I walked for a minute. Only a minute. Sixty seconds.

And then I was attacked.

They came suddenly. I had no chance. My knives were stripped from me, my hands and legs were tied, and I was held on a stretcher and taken to the house.

Ten of them, in all. I had to admit: it was flattering that my enemy considered me such a threat as to merit these numbers.

And without boastfulness, I must say that I could have probably taken three of them. My training was such; and theirs wasn't. However, their numbers were too much. I managed only to wound one.

Then they took me.

They carried the stretcher to the House. It went faster than I'd expected. Only about six minutes. Through the journey, I cursed at them, threatened them, and honestly I had no fear.

When it came in sight, my great resolve and high spirits left me. My aggressiveness was gone, replaced by a new feeling.

Fear.

My plan had been to enter the House, with Garrett backing me up, and to take out the guards, rescue Calen, and kill my enemy. A perfect plan.

But I had not reckoned on entering the House on a stretcher, tied, surrounded by ten armed guards, and alone.

I felt fear. Deeply. I didn't fear for my own life, of course. I knew there was a better place, to which I was sure I'd go.

I felt the fear of failure. My enemy had done what he wished for a decade or so, uncontested. I had fought him for seven more. I had been sure of success. Nothing else occupied my mind, only the hatred of my enemy, my sorrow for my family, and my love for Calen.

And now that we were in the House, I felt the fear more deeply than before. He was too close. Both to me, physically, and to victory, permanently. If I couldn't stop him, I, who had trained for m lifetime and had not a single other goal, who could?
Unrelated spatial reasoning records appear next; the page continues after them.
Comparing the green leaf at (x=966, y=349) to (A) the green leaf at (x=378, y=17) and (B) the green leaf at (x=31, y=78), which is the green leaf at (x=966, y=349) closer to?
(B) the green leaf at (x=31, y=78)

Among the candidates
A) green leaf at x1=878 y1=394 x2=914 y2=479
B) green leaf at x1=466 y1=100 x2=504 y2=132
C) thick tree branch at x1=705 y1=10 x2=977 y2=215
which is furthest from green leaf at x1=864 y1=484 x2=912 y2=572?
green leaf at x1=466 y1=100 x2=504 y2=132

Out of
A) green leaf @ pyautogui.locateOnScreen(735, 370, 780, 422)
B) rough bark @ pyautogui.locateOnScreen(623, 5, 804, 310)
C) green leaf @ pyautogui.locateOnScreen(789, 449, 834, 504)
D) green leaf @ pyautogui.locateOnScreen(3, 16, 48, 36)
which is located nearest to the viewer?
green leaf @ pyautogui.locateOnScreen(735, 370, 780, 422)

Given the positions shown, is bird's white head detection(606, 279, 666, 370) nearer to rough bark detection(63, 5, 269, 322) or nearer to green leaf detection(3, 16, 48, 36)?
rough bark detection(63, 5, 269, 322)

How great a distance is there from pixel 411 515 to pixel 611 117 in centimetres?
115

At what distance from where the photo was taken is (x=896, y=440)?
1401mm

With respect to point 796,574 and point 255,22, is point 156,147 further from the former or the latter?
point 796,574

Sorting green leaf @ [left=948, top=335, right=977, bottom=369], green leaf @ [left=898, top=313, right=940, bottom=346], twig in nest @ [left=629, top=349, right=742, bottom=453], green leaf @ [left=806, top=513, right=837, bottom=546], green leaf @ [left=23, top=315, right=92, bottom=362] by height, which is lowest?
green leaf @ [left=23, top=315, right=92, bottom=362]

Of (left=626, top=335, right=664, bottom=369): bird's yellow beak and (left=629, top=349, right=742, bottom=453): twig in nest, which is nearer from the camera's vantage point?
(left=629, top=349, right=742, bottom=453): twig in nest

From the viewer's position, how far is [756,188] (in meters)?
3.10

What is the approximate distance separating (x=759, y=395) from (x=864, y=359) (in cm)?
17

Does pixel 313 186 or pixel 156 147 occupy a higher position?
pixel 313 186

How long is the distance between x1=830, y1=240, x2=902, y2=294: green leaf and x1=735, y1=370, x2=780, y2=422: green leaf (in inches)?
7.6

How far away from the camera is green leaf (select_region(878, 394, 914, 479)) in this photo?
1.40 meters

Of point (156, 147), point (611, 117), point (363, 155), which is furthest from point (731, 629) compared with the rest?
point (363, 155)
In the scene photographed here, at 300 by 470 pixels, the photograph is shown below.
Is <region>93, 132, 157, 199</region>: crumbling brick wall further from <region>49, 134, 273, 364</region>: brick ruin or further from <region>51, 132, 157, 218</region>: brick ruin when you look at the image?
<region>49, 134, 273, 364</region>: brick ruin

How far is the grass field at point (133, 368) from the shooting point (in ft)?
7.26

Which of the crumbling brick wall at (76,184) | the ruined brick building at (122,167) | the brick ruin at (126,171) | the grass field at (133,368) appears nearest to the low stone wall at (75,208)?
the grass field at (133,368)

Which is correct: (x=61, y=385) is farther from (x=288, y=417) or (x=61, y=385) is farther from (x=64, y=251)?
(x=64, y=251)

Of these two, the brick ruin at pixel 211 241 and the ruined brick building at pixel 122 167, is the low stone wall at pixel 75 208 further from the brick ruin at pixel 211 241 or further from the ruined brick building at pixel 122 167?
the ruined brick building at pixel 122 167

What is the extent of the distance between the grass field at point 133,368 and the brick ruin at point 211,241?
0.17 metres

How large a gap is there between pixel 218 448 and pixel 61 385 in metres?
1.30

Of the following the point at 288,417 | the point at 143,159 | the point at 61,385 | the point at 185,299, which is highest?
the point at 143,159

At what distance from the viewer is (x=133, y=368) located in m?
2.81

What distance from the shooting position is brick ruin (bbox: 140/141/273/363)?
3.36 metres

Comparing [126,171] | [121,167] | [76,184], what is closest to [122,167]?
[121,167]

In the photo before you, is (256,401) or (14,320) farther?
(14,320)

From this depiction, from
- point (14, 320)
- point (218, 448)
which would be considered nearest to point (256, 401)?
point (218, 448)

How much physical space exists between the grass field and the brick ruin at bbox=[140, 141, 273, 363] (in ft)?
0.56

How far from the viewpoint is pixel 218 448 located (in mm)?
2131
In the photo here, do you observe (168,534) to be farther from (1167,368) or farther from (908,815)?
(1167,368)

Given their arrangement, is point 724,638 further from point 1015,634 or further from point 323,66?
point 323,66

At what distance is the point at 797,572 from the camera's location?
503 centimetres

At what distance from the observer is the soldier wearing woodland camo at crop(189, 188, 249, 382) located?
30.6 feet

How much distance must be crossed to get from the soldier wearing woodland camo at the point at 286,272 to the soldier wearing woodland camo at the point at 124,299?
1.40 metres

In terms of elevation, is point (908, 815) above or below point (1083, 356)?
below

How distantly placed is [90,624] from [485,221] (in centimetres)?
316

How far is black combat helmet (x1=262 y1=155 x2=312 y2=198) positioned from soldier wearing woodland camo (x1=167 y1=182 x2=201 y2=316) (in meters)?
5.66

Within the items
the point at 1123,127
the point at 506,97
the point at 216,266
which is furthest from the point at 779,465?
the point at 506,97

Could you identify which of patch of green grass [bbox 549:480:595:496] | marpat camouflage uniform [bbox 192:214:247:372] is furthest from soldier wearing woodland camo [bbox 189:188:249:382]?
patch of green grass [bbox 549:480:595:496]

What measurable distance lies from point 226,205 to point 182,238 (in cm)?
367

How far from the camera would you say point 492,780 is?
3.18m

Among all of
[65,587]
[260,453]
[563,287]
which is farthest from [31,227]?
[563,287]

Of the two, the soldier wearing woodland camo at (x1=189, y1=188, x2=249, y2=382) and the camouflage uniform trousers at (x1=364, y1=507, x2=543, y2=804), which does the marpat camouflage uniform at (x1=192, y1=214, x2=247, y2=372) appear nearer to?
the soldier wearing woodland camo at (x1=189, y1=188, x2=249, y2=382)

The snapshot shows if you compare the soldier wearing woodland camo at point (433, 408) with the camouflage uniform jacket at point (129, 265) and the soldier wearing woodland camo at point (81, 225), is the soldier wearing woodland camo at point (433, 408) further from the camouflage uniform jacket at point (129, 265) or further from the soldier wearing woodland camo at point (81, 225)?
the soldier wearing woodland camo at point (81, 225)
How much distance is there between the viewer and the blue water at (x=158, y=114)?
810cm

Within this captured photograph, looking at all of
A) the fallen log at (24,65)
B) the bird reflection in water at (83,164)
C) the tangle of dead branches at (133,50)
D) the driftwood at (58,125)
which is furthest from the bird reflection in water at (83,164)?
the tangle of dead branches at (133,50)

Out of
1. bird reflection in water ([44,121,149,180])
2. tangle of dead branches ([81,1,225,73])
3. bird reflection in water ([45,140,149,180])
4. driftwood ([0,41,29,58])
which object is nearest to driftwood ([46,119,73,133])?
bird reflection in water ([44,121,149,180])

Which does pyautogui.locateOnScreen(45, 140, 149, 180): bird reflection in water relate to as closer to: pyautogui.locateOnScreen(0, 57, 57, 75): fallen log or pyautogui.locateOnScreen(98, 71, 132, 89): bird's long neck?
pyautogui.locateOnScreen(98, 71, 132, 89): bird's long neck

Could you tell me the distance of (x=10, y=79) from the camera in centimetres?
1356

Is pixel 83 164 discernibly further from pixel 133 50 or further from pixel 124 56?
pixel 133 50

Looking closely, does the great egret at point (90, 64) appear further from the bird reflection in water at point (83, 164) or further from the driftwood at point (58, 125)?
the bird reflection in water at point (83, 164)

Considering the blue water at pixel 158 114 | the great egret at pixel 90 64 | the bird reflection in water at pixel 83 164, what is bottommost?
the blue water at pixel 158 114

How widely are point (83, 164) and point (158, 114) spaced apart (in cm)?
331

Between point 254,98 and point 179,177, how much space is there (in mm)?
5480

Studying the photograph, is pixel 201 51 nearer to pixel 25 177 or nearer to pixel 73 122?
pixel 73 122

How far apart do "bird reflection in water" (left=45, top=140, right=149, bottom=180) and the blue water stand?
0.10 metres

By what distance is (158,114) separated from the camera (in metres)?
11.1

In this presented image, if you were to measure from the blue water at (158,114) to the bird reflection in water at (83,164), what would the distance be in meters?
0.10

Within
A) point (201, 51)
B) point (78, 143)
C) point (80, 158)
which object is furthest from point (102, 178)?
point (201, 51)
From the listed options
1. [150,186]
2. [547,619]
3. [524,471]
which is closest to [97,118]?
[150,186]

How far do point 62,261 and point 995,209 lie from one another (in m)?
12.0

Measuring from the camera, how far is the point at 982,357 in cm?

There was something wrong with this. If there was any justice in Fate, any pattern of good and evil, any reason why the world wasn't a tangled, anarchic mess of chaos and build-your-own-fate, I should be winning.

But I wasn't.

I hadn't lost yet, but the score was uneven. Very uneven. A comeback would involve: losing my bonds, retrieving my weapon, all before the guards attacked. Then defeat the guards, and their backup, and their backup, and then killing my enemy.

Hard.

There was something unfair about the way this had gone, both for me and the world. My enemy didn't deserve to win.

I wouldn't give up, though. Though Fate had fallen and justice was nonexistent, I wouldn't stop till my last breath.

But I just felt the wrongness of my failure.